NK cell responses to CMV in HIV patients have been linked with an accumulation of NK cells expressing CD57 and/or NKG2C [7, 9]. Expression of NKG2C may impact the persistence of CMV as NKG2C+ NK cells can present CMV antigen to CD4 T-cells in an HLA-DR dependent pathway [21]. Previous studies link CMV seropositivity per se with the accumulation of NKG2C+ NK cells in transplant recipients and healthy adults [6]. Here proportions of NKG2C+ NK cells correlated with CMV-reactive antibody levels in CMV DNA− patients at V0. This suggests that quantifiable induction of NKG2C by CMV is a low zone phenomenon that is less apparent when all patients and controls are CMV seropositive with high levels of antibodies. Here proportions of CD56Lo NK cells expressing NKG2C were similar in patients and controls, and in patients who were CMV DNA+ or CMV DNA− at V0. This may explain the absence of significant associations between proportions of NKG2C+ NK cells and cIMT.

Expression of LIR1 has also been linked with CMV in transplant recipients [6, 12], but LIR1+ NK cell populations showed no significant effects of HIV disease or CMV DNA positivity at V0, and proportions did not correlate with CMV antibody levels, sIFNRα/β or cIMT.

An accumulation of CD56Lo FcRγ NK cells has been described in Australian HIV patients over the first two years of ART, but was not associated with CMV antibody levels or other immune activation markers even though these were markedly elevated [9]. Our longitudinal data reveals low proportions of FcRγ NK cells at V0, increasing over six months. The increase was most evident in patients who were CMV DNA+ at V0, so it may be driven by CMV once patients are on ART (and not before ART). However, proportions of FcRγ NK cells were inversely related to levels of CMV antibodies and sIFNRα/β in CMV DNA− patients at V6. We also identified negative associations between the FcRγ population and cIMT at V0, so the NK cell populations may be protective or the induction of these populations by CMV may be reversed at high CMV burdens. Together these findings invalidate CD56Lo FcRγ NK cells as a metric of CMV in HIV patients with a high burden of CMV, and emphasise the more substantial influence of HIV on the population.

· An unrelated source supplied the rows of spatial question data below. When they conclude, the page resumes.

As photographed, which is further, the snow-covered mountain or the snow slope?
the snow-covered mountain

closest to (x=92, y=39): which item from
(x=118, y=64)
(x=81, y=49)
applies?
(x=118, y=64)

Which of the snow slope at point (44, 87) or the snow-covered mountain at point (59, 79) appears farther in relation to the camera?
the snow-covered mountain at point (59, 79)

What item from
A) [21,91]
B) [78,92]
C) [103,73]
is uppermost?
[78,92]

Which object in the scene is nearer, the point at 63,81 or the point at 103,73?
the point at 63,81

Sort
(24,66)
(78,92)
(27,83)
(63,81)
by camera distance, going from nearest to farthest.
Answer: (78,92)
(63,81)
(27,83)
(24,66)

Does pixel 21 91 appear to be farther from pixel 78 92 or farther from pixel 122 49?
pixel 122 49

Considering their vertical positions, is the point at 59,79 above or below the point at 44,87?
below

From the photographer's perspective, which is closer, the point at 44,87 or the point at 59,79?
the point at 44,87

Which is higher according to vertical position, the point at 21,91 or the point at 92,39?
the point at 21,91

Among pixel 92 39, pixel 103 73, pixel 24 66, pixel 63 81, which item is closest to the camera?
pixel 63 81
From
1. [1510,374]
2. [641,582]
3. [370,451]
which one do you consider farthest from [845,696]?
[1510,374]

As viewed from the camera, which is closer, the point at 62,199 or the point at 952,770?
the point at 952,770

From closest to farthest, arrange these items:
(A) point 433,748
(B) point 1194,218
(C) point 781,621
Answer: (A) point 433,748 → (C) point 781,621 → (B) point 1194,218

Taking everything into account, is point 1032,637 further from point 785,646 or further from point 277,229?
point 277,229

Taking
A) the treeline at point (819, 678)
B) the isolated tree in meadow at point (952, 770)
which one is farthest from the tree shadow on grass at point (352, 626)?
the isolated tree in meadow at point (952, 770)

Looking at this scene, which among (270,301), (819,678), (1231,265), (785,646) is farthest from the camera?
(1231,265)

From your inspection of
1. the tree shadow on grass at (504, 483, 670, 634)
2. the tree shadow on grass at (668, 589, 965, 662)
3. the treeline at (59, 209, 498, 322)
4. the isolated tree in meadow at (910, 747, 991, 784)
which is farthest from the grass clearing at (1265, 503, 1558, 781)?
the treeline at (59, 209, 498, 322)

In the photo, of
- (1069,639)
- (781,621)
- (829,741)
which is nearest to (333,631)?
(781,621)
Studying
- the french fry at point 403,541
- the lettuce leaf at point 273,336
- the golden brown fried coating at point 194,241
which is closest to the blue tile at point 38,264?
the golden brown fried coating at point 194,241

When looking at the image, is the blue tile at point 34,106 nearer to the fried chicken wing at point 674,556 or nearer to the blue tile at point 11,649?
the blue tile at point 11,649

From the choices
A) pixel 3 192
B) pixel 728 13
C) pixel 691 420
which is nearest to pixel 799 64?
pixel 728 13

A limitation of our study is that CMV DNA status was only assessed before ART. However, a follow-up of the available buffy coats revealed CMV DNA in 13/23 patients at V3 and 1/3 patients at V12. CMV does not replicate in granulocytes, so its presence in buffy coats may reflect debris from CMV infection sites taken up by granulocytes. We also acknowledge that CMV-reactive antibody is an imperfect metric of the viral burden as levels rise on ART. However after 6 months on ART, levels of antibodies reactive with CMV lysate and CMV IE-1 correlated with cIMT (an early marker of CVD), so antibody levels link a greater CMV burden with poor vascular health on ART.

Conclusions

We have described lowered proportions of CD56Lo NK cells in Indonesian HIV patients and show that they do not improve on ART. The detection of CMV DNA at V0 did not differentiate the NK cell profiles. This may reflect the high CMV burden in all HIV patients. We show that FcRγ NK cells may be depleted by very high CMV burdens, but NKG2C and antibody levels may be informative. Hence phenotypes identified as “footprints” of CMV on NK cells from transplant recipients performed poorly in this respect in HIV patients.